• ASSIGNMENT
Continue the review of On Elegance While Sleeping below, picking up after its final sentence. The data that follow the review are not part of it.
---------- EXCERPT ----------
“A book is a slow, unavoidable catastrophe,” we read in a late entry to On Elegance While Sleeping, Viscount Lascano Tegui’s fictional 1925 diary. The book is constantly accounting for itself. And though it ambles back and forth between sexual anecdote and aesthetic, or existential, rumination, it hardly feels slow. Its scant 172 pages span the four years from May 19, 18— to May 19, 18—, a vertiginous downward spiral in the life of a lost libertine just down the Seine from Paris. Though it fails, by its own definition, to be slow like other books, it does feel like an “unavoidable catastrophe”; the diarist’s greatest—and final—sin comes almost as a relief after 167 pages of fragmented brooding and foreboding.
Emilio Lascano Tegui (1887-1966) was by all accounts a legendary, if also obscure, figure in the Argentine literary pantheon. The mere fact that he was a self-anointed viscount is testament to his eccentricities, but of course his literary production, too, was markedly odd, and even inspiring, against the backdrop of mainstream Buenos Aires modernism. Of the difference between Tegui and his more famous peer Roberto Arlt, Celina Manzoni notes in her excellent introduction that Arlt’s was a “poetics of labor,” that he traded in “sex and money,” while Tegui wrote of “sex and idleness: a poetics of laissez faire.”
There are many episodes in this diary redolent of sex and idleness, among them an early series of short fragments about falling in love with a lovely white goat; a fit of jealousy at a schoolmate’s inherited cuirass that ends in our narrator buying himself a corset instead—it’s cheaper—and thus comprehending “the secret delectation women must feel as they are silently, constantly, shaped”; an incident of sexual abuse in the narrator’s childhood; a continuation of the story of Don Juan as reimagined by a beloved coach driver, and then as the narrator’s novel, The Syphilis of Don Juan, which is no sooner taken up than it is abandoned.
---------- RECORD EXTRACTS ----------
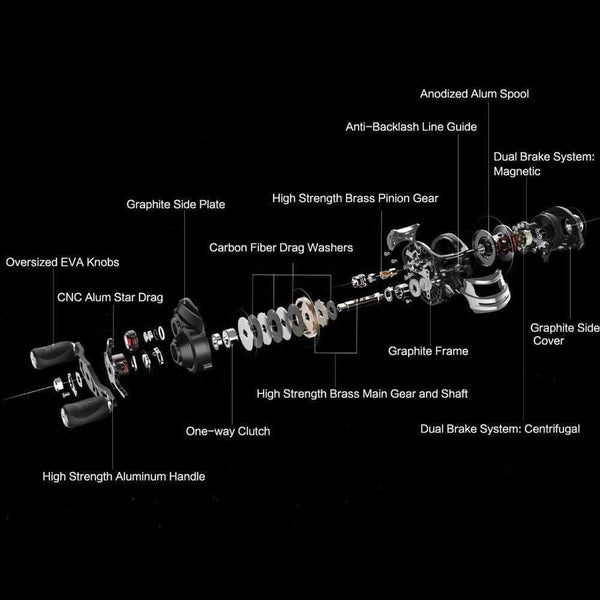 Anodized Alum Spool

Anti-Backlash Line Guide

Dual Brake System: Magnetic

High Strength Brass Pinion Gear

Graphite Side Plate

Carbon Fiber Drag Washers

Oversized EVA Knobs

CNC Alum Star Drag

Graphite Side Cover

Graphite Frame

High Strength Brass Main Gear and Shaft

One-way Clutch

Dual Brake System: Centrifugal

High Strength Aluminum Handle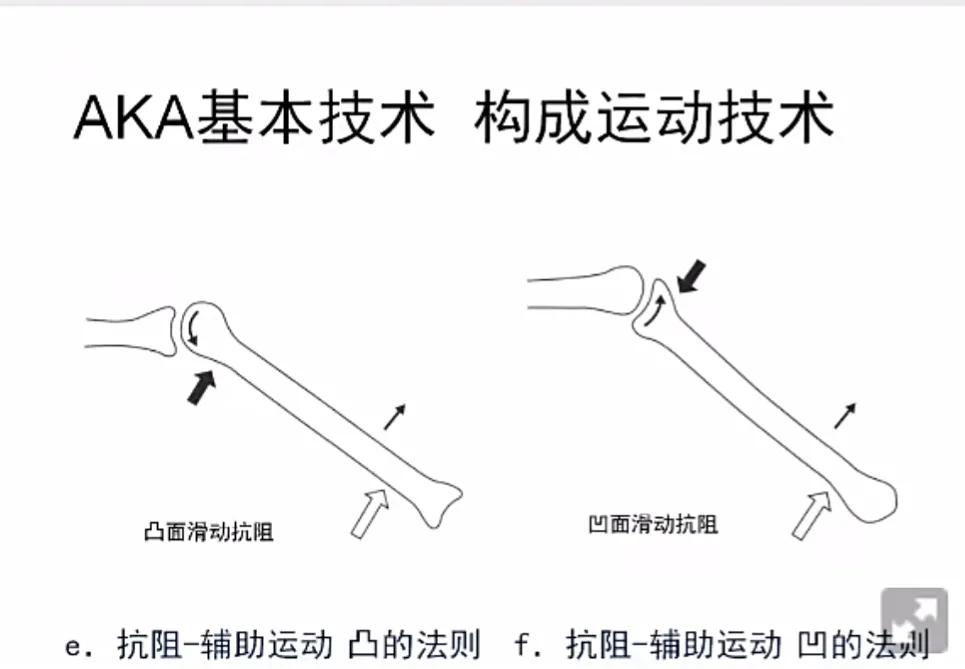 AKA基本技术 构成运动技术

凸面滑动抗阻

凹面滑动抗阻

e. 抗阻-辅助运动 凸的法则 f. 抗阻-辅助运动 凹的法则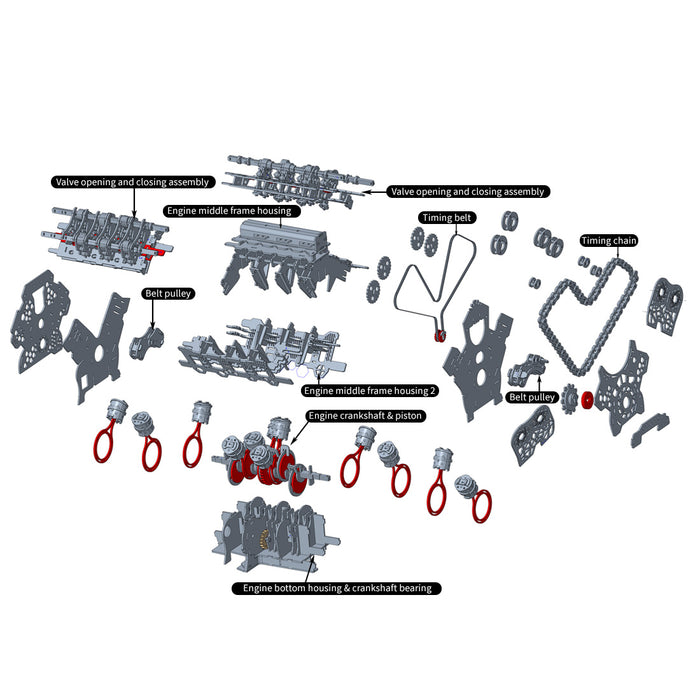 Valve opening and closing assembly

Valve opening and closing assembly

Engine middle frame housing

Timing belt

Timing chain

Belt pulley

Engine middle frame housing 2

Belt pulley

Engine crankshaft & piston

Engine bottom housing & crankshaft bearing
----------
• RESPONSE TO THIS TASK
There is, nevertheless, an equal part of On Elegance While Sleeping that is about the soul, in a surprising mix of sentimentality and cynicism (“There’s nothing more in life than to love someone. To be loved. Such is the happy monotony of my life.”). Such pronouncements endear the narrator to us and make him seem somewhat familiar. He gives voice to the very things we espouse and hope for, but he also articulates the things we feel sometimes but won’t admit to: love is great, and monotonous.
There is just as much about life and death, too, as there is about sex and idleness. Take the following entry:
April 24, 18—
Have I already mentioned that I had a myopic relative who worked as an eye doctor and who fished with a tall reed, looking through opera glasses? His near-sightedness imposed a necessary punctiliousness to his movements and even intentions. As a result, he was meticulous in all things. I inherited his enormous delight in neatness. Seeing is already a pleasure, of course, but clarity makes it a pleasure twice over. Would that I could use microscope lenses as my spectacles. Winter always enticed me to the windows of my room, to watch the sad lives of the townspeople blanketed in snow, and so, in the months beforehand, I always made certain to prepare my observatory: I cleaned the windowpanes with such care that they seemed almost nonexistent in their translucency. Flies, still unaware of the invention of glass, tried to come in from the street, dying from the impact. I’ve watched them dying, in piles, writhing around uselessly, deliciously, trying in vain to prolong their existence. But winter slaughtered them nonetheless in the ambush of my clear glass. And I, behind this glass, watched them die.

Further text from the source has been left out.